Do You Use Keywords Properly in Your Website?

July 6, 2009

1. Know your market’s language
At this point, you might already have a list of keywords that you want to optimize for. These keywords could be general terms commonly used to describe your product or your category. You might be thinking that the more general the terms are, the more ground you’ll cover and the more traffic you’ll get.

It could be true that you’re getting high traffic because of generic keywords. However, have you checked how many of these translate to sales? Do they even belong to your target market?

The better you know your market’s language, the better keywords you’ll come up with. Generic keywords attract a generic audience. On the other hand, niche keywords attract your niche market. These people are the ones who will contribute to your bottom line, if you do everything else right.

Find out how your niche talks about your product and others that belong to your category. Visit related blogs, forums, and social bookmarking websites. Participate as much as you can to get more detailed information on how people use and react to certain words.

2. Optimize for words and phrases
After coming up with the list of niche keywords, you can begin to optimize your online content. You can combine the keywords in your list to form niche keyword phrases that more advanced searches use.

For example, an individual interested in owning a dog will initially search for dog for sale. The more information he finds online, the more specific his searches will become.

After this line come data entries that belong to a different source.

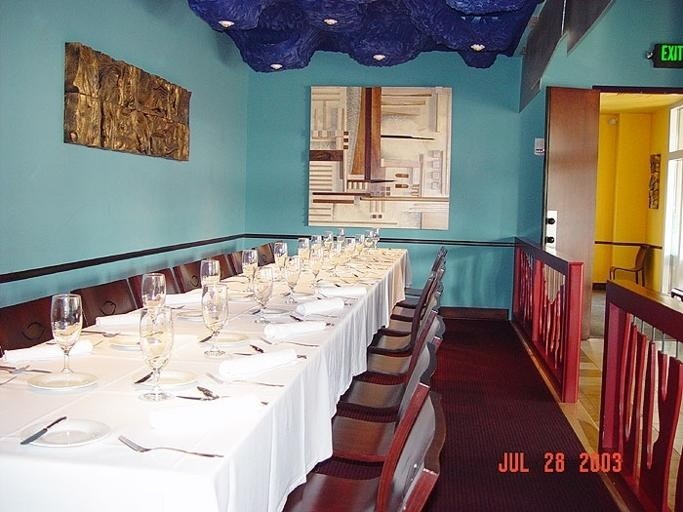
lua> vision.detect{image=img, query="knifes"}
[135,356,168,384]
[20,415,67,446]
[200,330,217,343]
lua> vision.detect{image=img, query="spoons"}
[289,314,336,326]
[198,386,269,405]
[82,330,121,337]
[251,344,307,358]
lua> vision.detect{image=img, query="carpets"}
[312,318,622,512]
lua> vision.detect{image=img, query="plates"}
[251,307,290,316]
[25,418,112,446]
[176,310,204,321]
[208,330,249,343]
[28,368,98,390]
[0,357,28,384]
[107,334,140,347]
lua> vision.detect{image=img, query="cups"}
[201,259,220,288]
[142,273,167,310]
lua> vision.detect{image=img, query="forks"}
[119,435,223,458]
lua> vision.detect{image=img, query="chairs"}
[608,243,649,287]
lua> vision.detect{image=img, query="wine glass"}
[283,256,301,305]
[250,265,273,324]
[242,226,379,287]
[201,284,230,356]
[52,293,83,373]
[139,305,174,401]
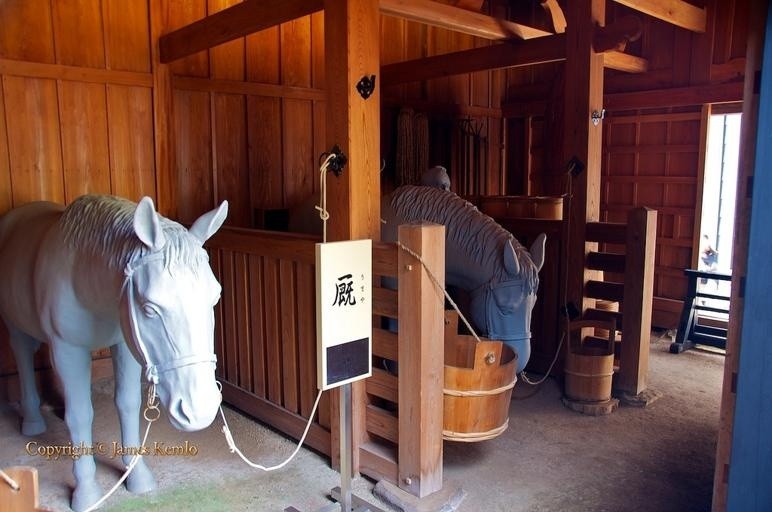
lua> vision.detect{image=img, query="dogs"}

Eventually, his search bar input could become pedigree Yorkshire Terriers with papers. Hence, you need to optimize for both words and phrases.

Although you won’t be able to read people’s minds, being prepared will require very little adjustments in the long run, as opposed to a keyword overhaul every time the market shifts.

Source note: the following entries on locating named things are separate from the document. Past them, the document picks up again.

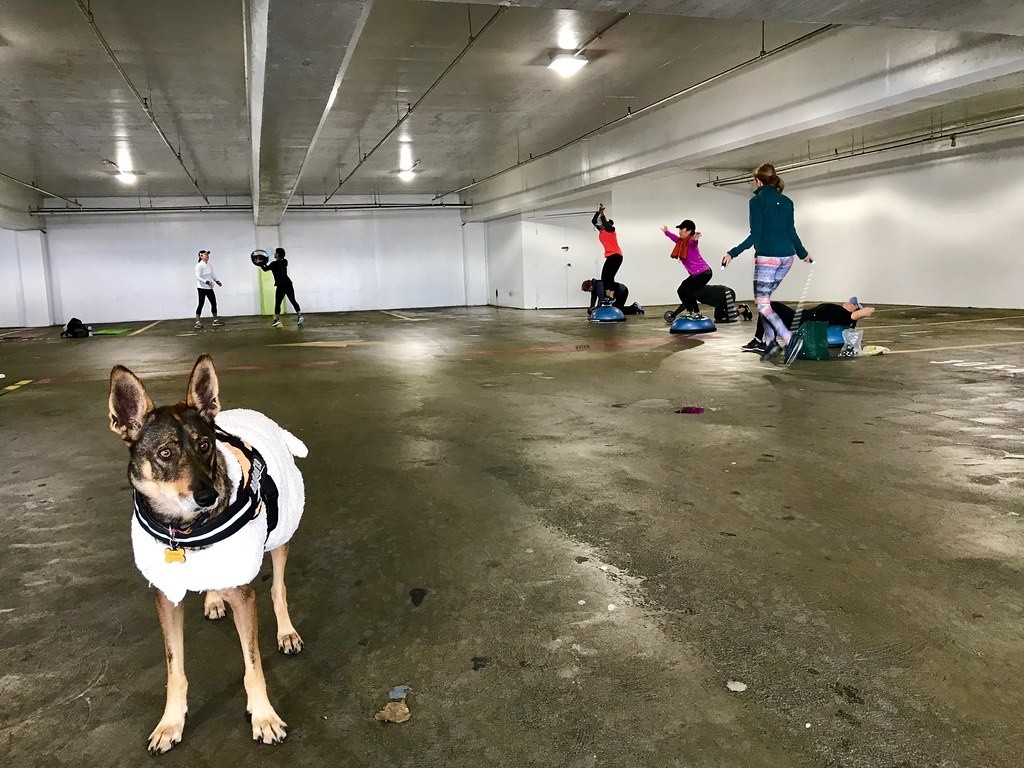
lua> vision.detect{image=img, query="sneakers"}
[600,295,617,307]
[679,311,702,320]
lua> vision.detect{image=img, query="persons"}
[582,279,644,315]
[722,164,814,364]
[193,250,225,329]
[660,220,713,320]
[668,285,753,322]
[591,207,623,307]
[741,296,875,352]
[256,248,304,326]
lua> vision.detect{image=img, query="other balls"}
[250,249,269,266]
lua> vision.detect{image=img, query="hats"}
[198,250,210,257]
[849,297,863,309]
[676,220,695,230]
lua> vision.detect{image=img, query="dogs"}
[109,352,309,756]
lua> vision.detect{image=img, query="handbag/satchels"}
[837,328,864,357]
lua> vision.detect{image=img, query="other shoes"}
[738,303,752,320]
[742,337,761,351]
[194,322,202,328]
[783,334,803,363]
[762,341,782,360]
[757,341,766,351]
[272,319,281,326]
[634,302,644,314]
[212,319,225,326]
[298,315,304,325]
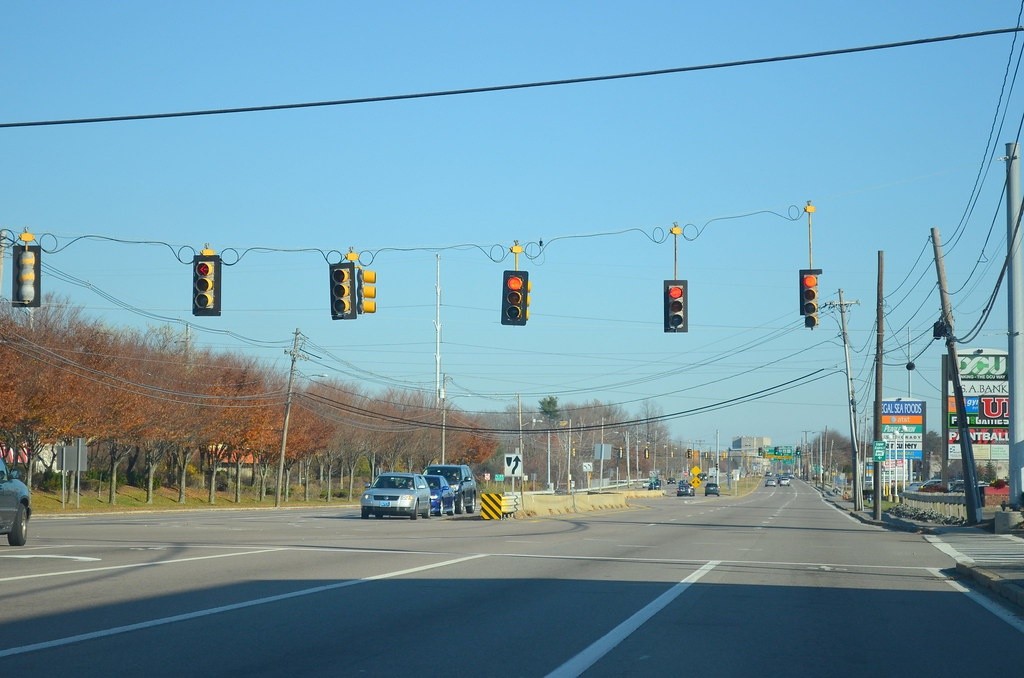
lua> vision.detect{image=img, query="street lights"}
[442,394,471,465]
[600,432,641,492]
[275,374,328,508]
[519,420,543,455]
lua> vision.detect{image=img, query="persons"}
[406,478,412,486]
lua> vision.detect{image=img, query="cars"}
[765,472,794,487]
[643,472,720,497]
[0,456,32,547]
[908,480,989,493]
[360,465,477,520]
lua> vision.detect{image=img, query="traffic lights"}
[716,463,718,471]
[501,270,532,326]
[687,449,692,458]
[330,263,357,320]
[664,280,688,332]
[759,447,762,456]
[799,269,822,328]
[193,255,221,316]
[775,447,778,455]
[796,447,800,454]
[357,269,376,314]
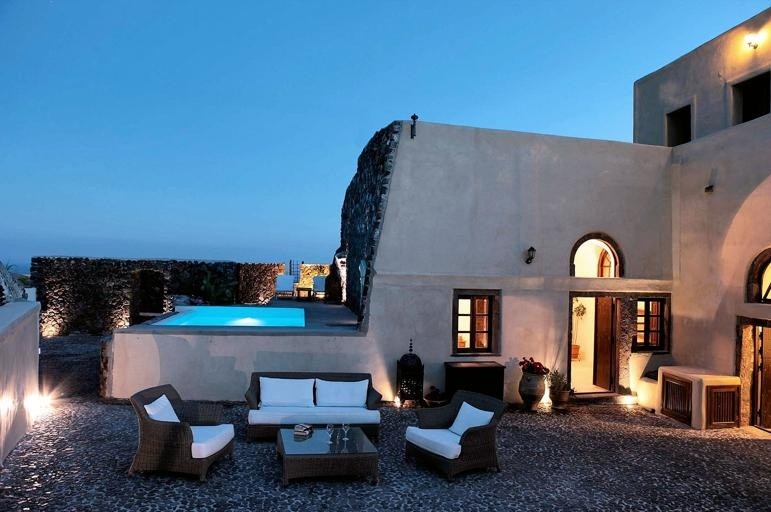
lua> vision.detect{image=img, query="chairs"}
[404,388,508,487]
[126,383,239,483]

3. Strategically place your keywords
Having a niche keyword list also helps you naturally integrate the keywords into your content. It is important that in every article you post, you maintain a conversational tone. Your market does not want to read page after page of sales pitches. They want something informative and relevant. If you can make it naturally entertaining, even better.

It is integral that your keywords appear on your title or headline, the first and the last sentences of your content. Within the body, it would help search engine spiders if you put keywords in bold or italics.

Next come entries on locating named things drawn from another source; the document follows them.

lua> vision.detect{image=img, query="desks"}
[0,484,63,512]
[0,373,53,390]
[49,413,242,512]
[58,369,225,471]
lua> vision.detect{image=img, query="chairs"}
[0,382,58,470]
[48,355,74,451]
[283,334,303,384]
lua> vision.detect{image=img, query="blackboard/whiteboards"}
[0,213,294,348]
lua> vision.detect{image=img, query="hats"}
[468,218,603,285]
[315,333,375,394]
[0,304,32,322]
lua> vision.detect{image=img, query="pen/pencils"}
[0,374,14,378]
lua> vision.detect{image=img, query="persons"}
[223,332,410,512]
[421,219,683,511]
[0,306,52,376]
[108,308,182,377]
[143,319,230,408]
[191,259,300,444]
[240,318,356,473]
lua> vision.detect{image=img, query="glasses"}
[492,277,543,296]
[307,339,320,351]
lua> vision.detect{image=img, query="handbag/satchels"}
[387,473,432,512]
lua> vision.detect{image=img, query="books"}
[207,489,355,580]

4. Check your keyword density
Keyword density measures the frequency of your keywords relative to the number of non-keywords in your content. The acceptable percentage is 3% to 8% and anything beyond that will be considered spamming by most search engines.

There are free tools online that you can use to compute for your content’s keyword density before publication.

5. Update your keywords
No matter how specific your market is, changes will still occur. The only way for your content to be consistently relevant is if you stay on top of the changes that happen to your niche market.

Regularly come up with a qualitative market research that can give you valuable consumer insight. Keep in mind tip number 1, so that your keywords will always be specific to your niche.